Op een dieper niveau realiseren we ons dat wij de schepper, God zelf, zijn. We zien dat het absolute op zich niets doet. Het is een stil elektromagnetisch veld dat alleen beweegt als het de input krijgt van een woord of een gedachte. Als we iets denken of zeggen komt het hele veld in beweging. Simpel gezegd: als ik iets moois denk of zeg ontstaat er iets moois en omgekeerd. Het is nu aan ons in wat voor een wereld we leven. Misschien klinkt dit arrogant maar in feite kunnen we alleen in nederigheid deze plaats bereiken.
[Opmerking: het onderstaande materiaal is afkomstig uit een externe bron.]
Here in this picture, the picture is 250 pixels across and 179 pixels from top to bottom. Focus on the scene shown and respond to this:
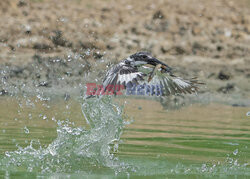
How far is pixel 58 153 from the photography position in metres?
8.80

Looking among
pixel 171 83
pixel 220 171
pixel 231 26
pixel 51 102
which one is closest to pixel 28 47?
pixel 51 102

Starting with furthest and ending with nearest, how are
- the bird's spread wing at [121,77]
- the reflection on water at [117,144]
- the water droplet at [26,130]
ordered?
the water droplet at [26,130], the reflection on water at [117,144], the bird's spread wing at [121,77]

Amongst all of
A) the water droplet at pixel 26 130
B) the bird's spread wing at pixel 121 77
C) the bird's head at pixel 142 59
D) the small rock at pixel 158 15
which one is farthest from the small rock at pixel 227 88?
the bird's spread wing at pixel 121 77

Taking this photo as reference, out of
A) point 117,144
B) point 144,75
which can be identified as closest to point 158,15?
point 117,144

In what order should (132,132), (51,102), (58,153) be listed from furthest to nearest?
(51,102), (132,132), (58,153)

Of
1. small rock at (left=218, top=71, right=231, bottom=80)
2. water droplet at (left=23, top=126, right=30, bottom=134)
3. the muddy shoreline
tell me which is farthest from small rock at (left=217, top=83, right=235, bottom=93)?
water droplet at (left=23, top=126, right=30, bottom=134)

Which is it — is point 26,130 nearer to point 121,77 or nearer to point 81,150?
point 81,150

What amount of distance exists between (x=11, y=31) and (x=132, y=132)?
8.90 metres

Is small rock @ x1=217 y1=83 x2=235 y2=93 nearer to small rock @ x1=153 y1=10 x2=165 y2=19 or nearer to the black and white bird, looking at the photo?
small rock @ x1=153 y1=10 x2=165 y2=19

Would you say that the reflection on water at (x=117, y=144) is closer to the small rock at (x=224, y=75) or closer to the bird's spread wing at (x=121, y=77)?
the bird's spread wing at (x=121, y=77)

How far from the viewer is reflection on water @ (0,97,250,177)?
8289mm

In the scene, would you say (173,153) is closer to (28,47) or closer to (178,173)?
(178,173)

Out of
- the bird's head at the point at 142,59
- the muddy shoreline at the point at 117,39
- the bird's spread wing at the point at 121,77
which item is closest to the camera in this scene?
the bird's spread wing at the point at 121,77

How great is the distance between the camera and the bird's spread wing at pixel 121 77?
26.5 feet
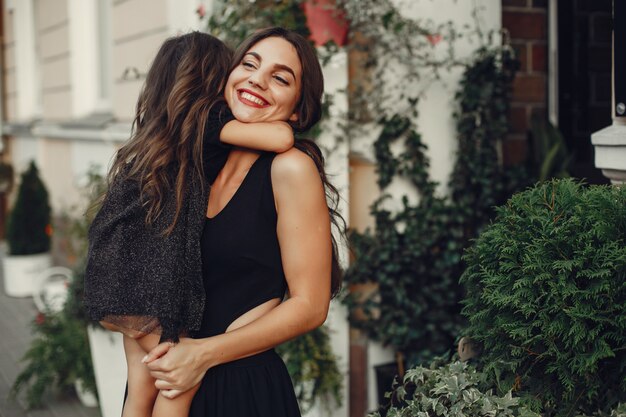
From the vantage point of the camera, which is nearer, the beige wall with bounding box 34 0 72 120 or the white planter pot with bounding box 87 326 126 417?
the white planter pot with bounding box 87 326 126 417

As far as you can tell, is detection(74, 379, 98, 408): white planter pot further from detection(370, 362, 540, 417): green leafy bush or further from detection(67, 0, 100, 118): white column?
detection(67, 0, 100, 118): white column

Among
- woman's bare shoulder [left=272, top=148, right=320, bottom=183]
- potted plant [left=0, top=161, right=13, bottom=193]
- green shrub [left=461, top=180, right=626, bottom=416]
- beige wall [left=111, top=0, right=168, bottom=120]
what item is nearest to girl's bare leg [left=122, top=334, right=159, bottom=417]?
woman's bare shoulder [left=272, top=148, right=320, bottom=183]

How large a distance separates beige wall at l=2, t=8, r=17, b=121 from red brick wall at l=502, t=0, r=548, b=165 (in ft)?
31.8

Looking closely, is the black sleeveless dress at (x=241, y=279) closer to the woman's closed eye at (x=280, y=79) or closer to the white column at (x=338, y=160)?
the woman's closed eye at (x=280, y=79)

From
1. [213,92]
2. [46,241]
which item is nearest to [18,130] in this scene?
[46,241]

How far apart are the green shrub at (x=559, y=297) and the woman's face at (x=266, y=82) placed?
2.24 ft

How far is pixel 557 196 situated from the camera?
2166 mm

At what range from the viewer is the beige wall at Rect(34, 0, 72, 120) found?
9.63m

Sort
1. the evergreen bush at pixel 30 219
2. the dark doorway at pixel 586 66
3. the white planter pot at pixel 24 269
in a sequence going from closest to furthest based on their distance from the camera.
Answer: the dark doorway at pixel 586 66 < the evergreen bush at pixel 30 219 < the white planter pot at pixel 24 269

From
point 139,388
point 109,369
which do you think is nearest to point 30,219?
point 109,369

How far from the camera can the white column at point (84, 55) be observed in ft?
29.0

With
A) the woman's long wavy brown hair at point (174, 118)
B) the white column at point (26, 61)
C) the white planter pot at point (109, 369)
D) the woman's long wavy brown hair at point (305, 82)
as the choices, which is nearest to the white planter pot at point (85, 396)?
the white planter pot at point (109, 369)

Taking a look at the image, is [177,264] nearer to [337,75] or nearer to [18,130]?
[337,75]

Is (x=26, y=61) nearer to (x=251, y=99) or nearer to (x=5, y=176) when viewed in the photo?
(x=5, y=176)
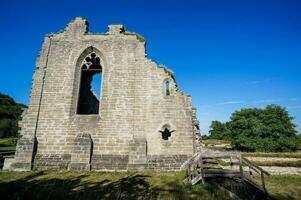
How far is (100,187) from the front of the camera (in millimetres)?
7523

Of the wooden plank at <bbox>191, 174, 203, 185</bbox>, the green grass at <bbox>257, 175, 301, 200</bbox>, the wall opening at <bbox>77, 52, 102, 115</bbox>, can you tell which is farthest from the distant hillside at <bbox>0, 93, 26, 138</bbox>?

Het brengt verantwoording met zich mee. Hier is geen plaats meer om slachtoffer te zijn.
Ik als lichtwezen ben de schepper van mijn leven. Ik ben verantwoordelijk voor wat ik zeg en denk en doe.
Maar het opent ook een veld van creativiteit. Wat kan ik bijdragen aan deze maatschappij? Wat kan ik bijdragen aan de evolutie van de mensheid? Wat voor moois kan ik creëren in mijn tuin, of op mijn canvas of waar dan ook. Hoe kan ik deze wereld mooier achter laten dan ik hem gevonden heb?
Het mysterie
Van waaruit ik nu sta en kijk zie ik dat wij zelfs met de realisatie van al deze wijsheid en rijkdom nog maar in de kinderschoenen staan van onze menselijke evolutie. Ik zie Mata Amritanandamayi, mijn goeroe, in haar ongelooflijke capaciteit om altijd te weten wat ieder van haar devoties doet en denkt op elk moment, en hoe ze een helpende hand uitsteekt naar miljoenen en daar daadwerkelijk iets voor doen kan. Ik zie in haar en andere Grote Zielen eindelijk een waarachtige mens. De mens zoals hij bedoeld is, de vlees geworden God. Zij laten me mijn potentieel en dus mijn voorland zien, ook al zal het nog wel enige levens duren voordat ik dat kan realiseren.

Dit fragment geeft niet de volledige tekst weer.